GIVEN TASK
Transcribe each line exactly.

SUPPLIED DATA

::::::::

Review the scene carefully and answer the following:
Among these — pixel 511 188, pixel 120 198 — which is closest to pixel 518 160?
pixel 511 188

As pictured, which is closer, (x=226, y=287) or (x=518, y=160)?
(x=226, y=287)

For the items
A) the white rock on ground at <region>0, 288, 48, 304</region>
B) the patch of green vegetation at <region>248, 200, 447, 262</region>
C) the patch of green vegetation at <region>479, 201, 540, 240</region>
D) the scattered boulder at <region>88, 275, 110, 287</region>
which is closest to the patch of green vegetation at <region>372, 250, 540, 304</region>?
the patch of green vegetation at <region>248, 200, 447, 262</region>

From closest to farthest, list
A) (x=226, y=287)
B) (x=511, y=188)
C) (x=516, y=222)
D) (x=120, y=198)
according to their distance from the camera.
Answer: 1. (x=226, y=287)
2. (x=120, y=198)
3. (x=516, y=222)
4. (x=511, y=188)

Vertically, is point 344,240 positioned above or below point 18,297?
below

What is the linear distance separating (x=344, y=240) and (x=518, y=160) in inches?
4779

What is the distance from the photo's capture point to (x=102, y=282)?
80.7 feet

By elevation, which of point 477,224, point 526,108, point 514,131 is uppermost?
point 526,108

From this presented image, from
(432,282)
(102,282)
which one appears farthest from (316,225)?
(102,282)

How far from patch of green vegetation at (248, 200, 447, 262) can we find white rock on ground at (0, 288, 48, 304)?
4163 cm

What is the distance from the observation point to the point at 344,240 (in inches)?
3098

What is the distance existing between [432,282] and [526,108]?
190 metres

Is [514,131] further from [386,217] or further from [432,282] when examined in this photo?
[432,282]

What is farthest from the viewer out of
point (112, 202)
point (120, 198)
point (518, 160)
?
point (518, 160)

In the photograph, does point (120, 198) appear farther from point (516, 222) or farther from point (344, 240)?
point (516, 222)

::::::::

EXERCISE SOLUTION
Review the scene carefully and answer the following:
Among these — pixel 511 188, pixel 120 198 — which is closest to pixel 518 160?
pixel 511 188

As pictured, which is closer, (x=226, y=287) or (x=518, y=160)?
(x=226, y=287)

For the items
A) the white rock on ground at <region>0, 288, 48, 304</region>
B) the patch of green vegetation at <region>248, 200, 447, 262</region>
C) the patch of green vegetation at <region>479, 201, 540, 240</region>
D) the scattered boulder at <region>88, 275, 110, 287</region>
which is closest to the patch of green vegetation at <region>372, 250, 540, 304</region>?
the patch of green vegetation at <region>248, 200, 447, 262</region>

From closest to farthest, list
A) (x=226, y=287)
B) (x=511, y=188)
C) (x=516, y=222)
D) (x=120, y=198)
according to their distance from the camera.
Answer: 1. (x=226, y=287)
2. (x=120, y=198)
3. (x=516, y=222)
4. (x=511, y=188)

Vertically, is point 344,240 positioned above or below point 18,297?
below

What is the linear distance separating (x=344, y=240) and (x=518, y=160) in inches?
4779

What is the distance from the photo's capture point to (x=102, y=282)?
80.7 feet

By elevation, which of point 477,224, point 526,108, point 514,131 is uppermost?
point 526,108

From this presented image, from
(432,282)
(102,282)
which one appears farthest from (316,225)?
(102,282)

How far from patch of green vegetation at (248, 200, 447, 262) can we find white rock on ground at (0, 288, 48, 304)?
4163 cm

What is the distance from the observation point to the point at 344,240 (in inches)?
3098

What is the distance existing between [432,282] and [526,108]?
190 metres

Is [514,131] further from [386,217] or further from [432,282] when examined in this photo?
[432,282]

What is farthest from the viewer out of
point (112, 202)
point (120, 198)
point (518, 160)
?
point (518, 160)

In the photograph, does point (120, 198) appear farther from point (516, 222) or farther from point (344, 240)?
point (516, 222)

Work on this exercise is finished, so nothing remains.